Authors: David Macinnis Gill
TIN CITY TINDER
David Macinnis Gill
On Monday morning, May 4, 0600 hours, near the town of Tin City in the North Carolina Mountains, Stumpy Meeks was on the couch, sleeping off a meal of Bud, stale donuts, and month-old beef jerky when an explosion threw him ass-first to the floor of his trailer.
“Come in,” he said before he realized nobody had knocked.
His brain was working slower than usual. Eating for the first time in three days had that kind of effect on a man with diabetes. He scribbled a mental note—next time, only eat half the package of jerky.
Just as he crawled up to the couch and rested his head on the cushions, another blast ripped through the night. The shock wave buckled the walls and cracked the windows in the living room. Stumpy crawled screaming under the couch as glass collapsed out of the frames and sprinkled the orange shag carpet.
This time, he knew it wasn’t echoes in his head. Something really had exploded.
He was torn between hiding under the couch or going outside to take a look around. It really wasn’t a tough decision. Having more curiosity than sense, he waited a minute or two and then stumbled to the door.

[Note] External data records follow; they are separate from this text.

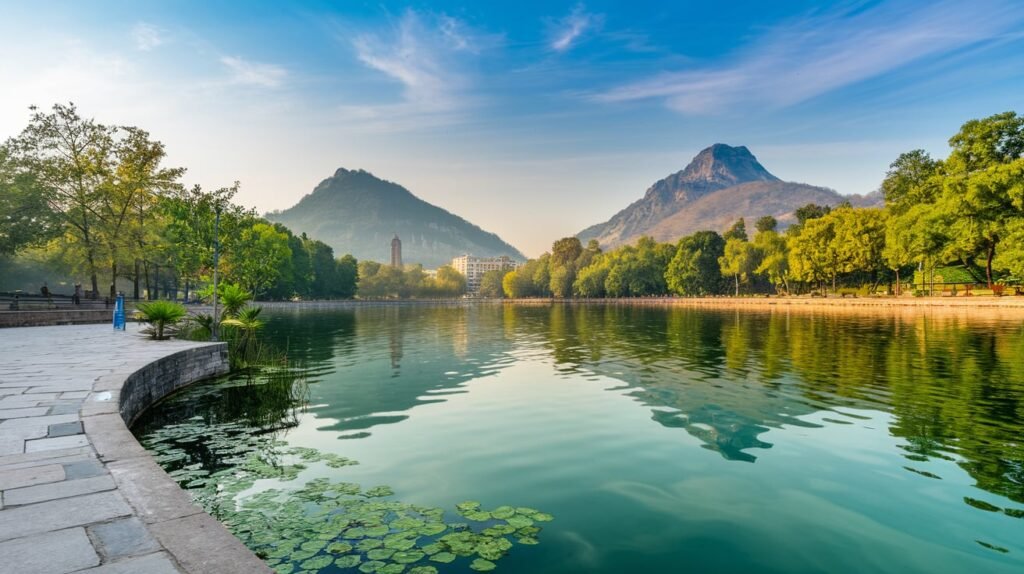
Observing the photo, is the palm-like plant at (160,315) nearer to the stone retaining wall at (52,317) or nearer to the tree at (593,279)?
the stone retaining wall at (52,317)

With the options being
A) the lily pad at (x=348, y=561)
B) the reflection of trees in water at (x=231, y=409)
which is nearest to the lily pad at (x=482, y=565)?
the lily pad at (x=348, y=561)

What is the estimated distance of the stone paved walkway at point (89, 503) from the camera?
13.4 ft

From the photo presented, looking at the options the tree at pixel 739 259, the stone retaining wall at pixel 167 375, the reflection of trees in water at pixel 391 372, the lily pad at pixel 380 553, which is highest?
the tree at pixel 739 259

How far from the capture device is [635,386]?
17109 mm

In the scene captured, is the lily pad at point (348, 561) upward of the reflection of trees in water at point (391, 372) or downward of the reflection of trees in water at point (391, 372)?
upward

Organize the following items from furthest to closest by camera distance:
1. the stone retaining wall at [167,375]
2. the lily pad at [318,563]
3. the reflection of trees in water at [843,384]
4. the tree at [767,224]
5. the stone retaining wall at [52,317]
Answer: the tree at [767,224] → the stone retaining wall at [52,317] → the stone retaining wall at [167,375] → the reflection of trees in water at [843,384] → the lily pad at [318,563]

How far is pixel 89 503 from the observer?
17.2 feet

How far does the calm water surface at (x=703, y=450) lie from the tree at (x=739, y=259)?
316 feet

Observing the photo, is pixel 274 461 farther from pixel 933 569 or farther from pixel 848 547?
pixel 933 569

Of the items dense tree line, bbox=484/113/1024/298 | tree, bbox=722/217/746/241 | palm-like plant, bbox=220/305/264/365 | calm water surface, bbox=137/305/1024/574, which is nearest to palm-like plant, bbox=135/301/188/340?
palm-like plant, bbox=220/305/264/365

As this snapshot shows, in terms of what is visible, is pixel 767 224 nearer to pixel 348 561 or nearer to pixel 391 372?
pixel 391 372

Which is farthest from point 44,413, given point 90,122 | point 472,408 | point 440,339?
point 90,122

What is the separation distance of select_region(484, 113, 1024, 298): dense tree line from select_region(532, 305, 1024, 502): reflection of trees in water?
35.5 m

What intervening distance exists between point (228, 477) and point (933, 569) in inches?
379
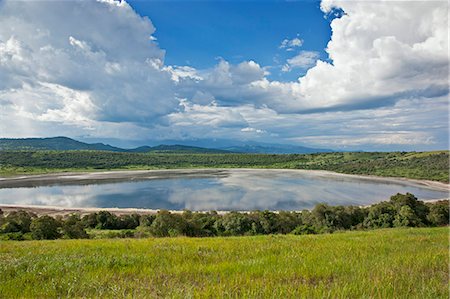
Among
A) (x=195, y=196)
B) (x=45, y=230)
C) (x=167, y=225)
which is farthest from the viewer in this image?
(x=195, y=196)

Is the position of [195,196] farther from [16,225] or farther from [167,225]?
[16,225]

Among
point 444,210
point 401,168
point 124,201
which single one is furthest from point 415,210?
point 401,168

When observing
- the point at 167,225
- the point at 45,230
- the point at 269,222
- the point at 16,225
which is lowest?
the point at 16,225

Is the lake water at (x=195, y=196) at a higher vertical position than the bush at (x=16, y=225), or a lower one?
lower

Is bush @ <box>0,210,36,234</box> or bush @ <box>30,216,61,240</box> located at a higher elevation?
bush @ <box>30,216,61,240</box>

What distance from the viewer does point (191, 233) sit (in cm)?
4378

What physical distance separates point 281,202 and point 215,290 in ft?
297

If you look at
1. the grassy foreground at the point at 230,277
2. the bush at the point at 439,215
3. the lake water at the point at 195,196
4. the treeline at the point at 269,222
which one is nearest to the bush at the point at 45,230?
the treeline at the point at 269,222

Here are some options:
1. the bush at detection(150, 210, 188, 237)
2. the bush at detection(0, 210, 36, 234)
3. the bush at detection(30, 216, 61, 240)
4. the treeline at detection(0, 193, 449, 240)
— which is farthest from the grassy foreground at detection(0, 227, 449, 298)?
the bush at detection(0, 210, 36, 234)

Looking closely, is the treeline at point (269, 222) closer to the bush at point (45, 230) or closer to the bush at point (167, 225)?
the bush at point (167, 225)

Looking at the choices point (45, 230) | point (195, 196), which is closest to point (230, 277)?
point (45, 230)

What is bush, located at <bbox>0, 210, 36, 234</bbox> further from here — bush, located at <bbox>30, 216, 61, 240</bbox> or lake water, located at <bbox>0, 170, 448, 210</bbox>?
lake water, located at <bbox>0, 170, 448, 210</bbox>

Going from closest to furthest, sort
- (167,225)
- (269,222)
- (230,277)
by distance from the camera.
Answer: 1. (230,277)
2. (167,225)
3. (269,222)

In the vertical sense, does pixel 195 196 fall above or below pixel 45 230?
below
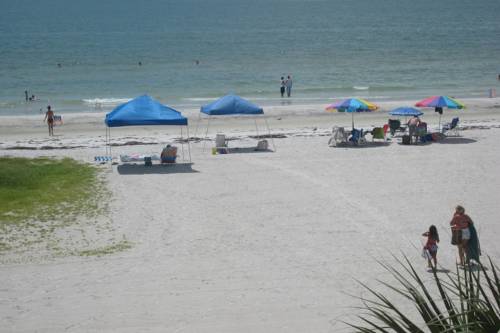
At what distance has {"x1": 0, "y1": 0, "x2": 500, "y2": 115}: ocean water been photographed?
157ft

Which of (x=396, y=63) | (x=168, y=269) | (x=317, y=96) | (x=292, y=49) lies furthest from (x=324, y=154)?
(x=292, y=49)

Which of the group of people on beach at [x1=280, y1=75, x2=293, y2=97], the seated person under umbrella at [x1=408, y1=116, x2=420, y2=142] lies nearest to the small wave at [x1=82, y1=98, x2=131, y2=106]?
the group of people on beach at [x1=280, y1=75, x2=293, y2=97]

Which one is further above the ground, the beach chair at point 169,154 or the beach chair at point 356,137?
the beach chair at point 356,137

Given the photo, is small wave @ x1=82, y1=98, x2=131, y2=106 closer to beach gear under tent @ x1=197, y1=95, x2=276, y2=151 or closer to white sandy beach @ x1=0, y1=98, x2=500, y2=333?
white sandy beach @ x1=0, y1=98, x2=500, y2=333

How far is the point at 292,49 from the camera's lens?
83062mm

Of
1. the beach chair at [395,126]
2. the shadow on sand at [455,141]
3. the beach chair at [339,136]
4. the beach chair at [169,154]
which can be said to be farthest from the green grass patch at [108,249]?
the shadow on sand at [455,141]

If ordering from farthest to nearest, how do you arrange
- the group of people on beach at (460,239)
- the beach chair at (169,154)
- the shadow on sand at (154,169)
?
the beach chair at (169,154), the shadow on sand at (154,169), the group of people on beach at (460,239)

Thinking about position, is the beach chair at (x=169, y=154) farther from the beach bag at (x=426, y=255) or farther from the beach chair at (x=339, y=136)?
the beach bag at (x=426, y=255)

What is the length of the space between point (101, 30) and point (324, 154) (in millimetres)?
103400

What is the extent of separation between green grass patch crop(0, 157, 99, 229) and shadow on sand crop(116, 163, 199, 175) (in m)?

He clicked on the porch light and squinted into the night.
The Blevins place had blown all to hell, and a line of burning debris littered the sandy ground leading up to his yard.

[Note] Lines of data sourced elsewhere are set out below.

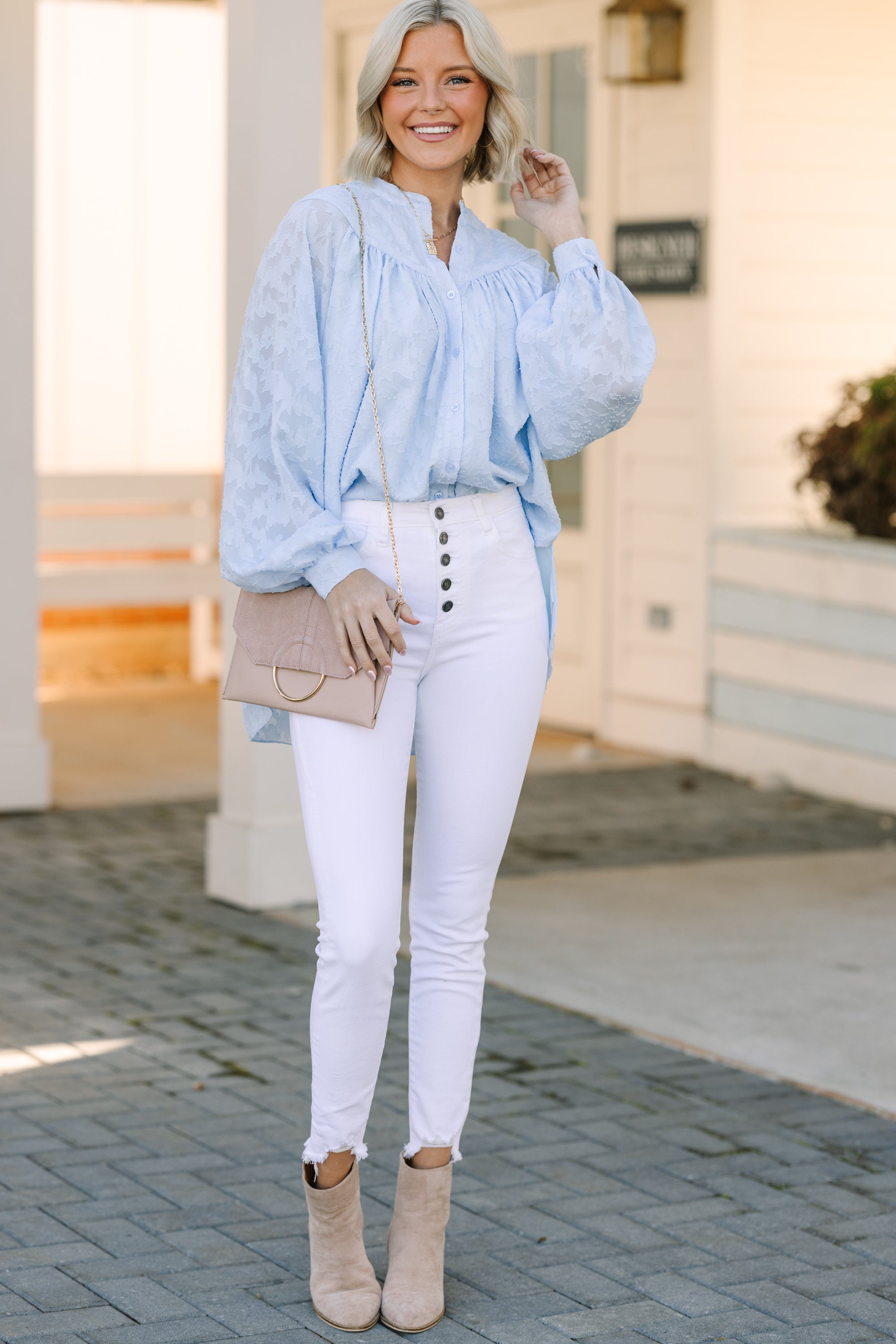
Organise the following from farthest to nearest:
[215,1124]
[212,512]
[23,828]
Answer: [212,512]
[23,828]
[215,1124]

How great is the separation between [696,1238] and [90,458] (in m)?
6.75

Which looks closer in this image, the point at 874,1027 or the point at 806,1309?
the point at 806,1309

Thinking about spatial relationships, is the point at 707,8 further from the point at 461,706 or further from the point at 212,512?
the point at 461,706

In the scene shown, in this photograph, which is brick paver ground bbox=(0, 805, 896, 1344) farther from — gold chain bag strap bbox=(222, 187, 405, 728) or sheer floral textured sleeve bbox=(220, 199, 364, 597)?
sheer floral textured sleeve bbox=(220, 199, 364, 597)

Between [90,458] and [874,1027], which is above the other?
[90,458]

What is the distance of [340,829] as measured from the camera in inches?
111

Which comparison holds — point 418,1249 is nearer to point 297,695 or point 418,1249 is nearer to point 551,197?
point 297,695

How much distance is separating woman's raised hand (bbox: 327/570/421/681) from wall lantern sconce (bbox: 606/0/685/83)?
5719mm

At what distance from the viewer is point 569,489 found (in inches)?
351

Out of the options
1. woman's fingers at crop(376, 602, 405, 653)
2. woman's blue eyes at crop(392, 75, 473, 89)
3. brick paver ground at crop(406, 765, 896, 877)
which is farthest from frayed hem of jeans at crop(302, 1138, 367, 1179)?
brick paver ground at crop(406, 765, 896, 877)

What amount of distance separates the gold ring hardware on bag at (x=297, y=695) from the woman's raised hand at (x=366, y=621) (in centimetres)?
5

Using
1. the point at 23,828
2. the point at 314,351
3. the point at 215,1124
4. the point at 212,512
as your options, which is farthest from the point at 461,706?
the point at 212,512

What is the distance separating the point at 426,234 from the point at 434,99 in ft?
0.62

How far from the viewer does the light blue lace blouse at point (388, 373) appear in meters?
2.80
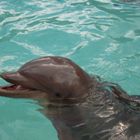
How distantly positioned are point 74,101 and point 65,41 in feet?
16.8

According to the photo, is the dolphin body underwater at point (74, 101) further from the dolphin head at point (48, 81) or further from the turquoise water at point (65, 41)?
the turquoise water at point (65, 41)

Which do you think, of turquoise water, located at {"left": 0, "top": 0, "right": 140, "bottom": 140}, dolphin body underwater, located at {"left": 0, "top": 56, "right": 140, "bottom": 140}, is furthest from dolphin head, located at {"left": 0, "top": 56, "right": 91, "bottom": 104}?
turquoise water, located at {"left": 0, "top": 0, "right": 140, "bottom": 140}

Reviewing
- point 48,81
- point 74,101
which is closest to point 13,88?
point 48,81

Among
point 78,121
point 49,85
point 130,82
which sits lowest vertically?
point 130,82

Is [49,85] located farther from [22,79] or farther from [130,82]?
[130,82]

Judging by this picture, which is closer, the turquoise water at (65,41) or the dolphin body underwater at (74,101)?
the dolphin body underwater at (74,101)

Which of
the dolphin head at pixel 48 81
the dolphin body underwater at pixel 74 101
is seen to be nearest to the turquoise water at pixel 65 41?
the dolphin body underwater at pixel 74 101

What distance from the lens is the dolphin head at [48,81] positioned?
4348mm

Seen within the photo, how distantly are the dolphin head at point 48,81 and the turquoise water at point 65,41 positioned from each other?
6.80 feet

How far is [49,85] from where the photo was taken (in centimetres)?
449

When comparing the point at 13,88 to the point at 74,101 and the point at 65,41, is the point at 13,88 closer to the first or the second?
the point at 74,101

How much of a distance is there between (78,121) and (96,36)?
538cm

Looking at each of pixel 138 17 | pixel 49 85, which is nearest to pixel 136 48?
pixel 138 17

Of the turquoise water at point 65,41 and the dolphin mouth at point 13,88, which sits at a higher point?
the dolphin mouth at point 13,88
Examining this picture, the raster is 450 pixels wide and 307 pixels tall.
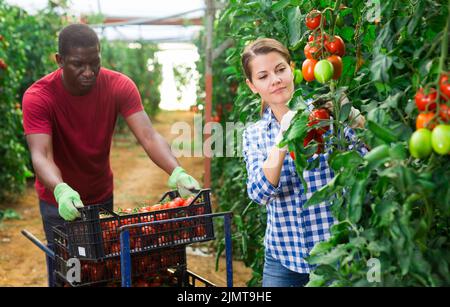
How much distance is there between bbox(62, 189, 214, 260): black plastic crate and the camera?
6.62 feet

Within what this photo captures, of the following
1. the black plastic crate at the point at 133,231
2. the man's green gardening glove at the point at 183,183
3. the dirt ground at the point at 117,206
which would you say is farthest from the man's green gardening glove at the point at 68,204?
the man's green gardening glove at the point at 183,183

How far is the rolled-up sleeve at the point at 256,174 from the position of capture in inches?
72.6

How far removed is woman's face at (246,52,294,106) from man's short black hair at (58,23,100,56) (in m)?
0.88

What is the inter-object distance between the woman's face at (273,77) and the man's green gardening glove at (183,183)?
0.62 meters

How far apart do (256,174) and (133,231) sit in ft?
1.68

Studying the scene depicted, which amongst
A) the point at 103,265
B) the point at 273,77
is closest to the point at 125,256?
the point at 103,265

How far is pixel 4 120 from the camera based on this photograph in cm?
546

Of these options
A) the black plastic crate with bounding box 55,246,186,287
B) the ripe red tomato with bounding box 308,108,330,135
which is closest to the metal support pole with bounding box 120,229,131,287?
the black plastic crate with bounding box 55,246,186,287

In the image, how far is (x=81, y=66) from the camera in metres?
2.50

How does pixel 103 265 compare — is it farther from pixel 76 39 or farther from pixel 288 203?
pixel 76 39

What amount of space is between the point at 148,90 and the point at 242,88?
414 inches

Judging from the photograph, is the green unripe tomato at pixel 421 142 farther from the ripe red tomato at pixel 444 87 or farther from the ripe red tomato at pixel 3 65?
the ripe red tomato at pixel 3 65
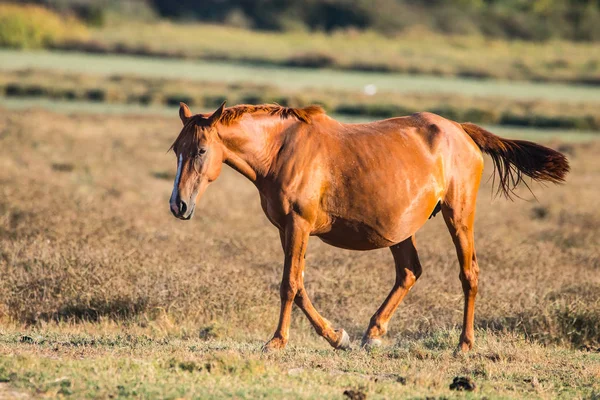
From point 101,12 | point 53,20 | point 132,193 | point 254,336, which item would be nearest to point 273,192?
point 254,336

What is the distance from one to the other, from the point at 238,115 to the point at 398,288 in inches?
86.0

“Jesus Christ Jones on a crutch,” he whispered as he stepped onto the patio. “What the fuck is going on?”
The concrete felt clammy on his bare feet. The smell of gunpowder had burned the air, and though it was a cool and wet May night, he could’ve sworn it was the Fourth of July. He shuffled a step, then felt something warm and hard on the sole of his foot.
Stumpy picked the thing up and held it to the porch light to get a better look. It was a human finger severed below a gold wedding band. He screamed and dropped it, then scrambled back into his living room and slammed the door behind him.
Panting, he tossed his head side-to-side and squeezed both eyes tight. “It wasn’t no finger. Dear Lord, let it be my hallucinations again. Please, don’t let it be real.”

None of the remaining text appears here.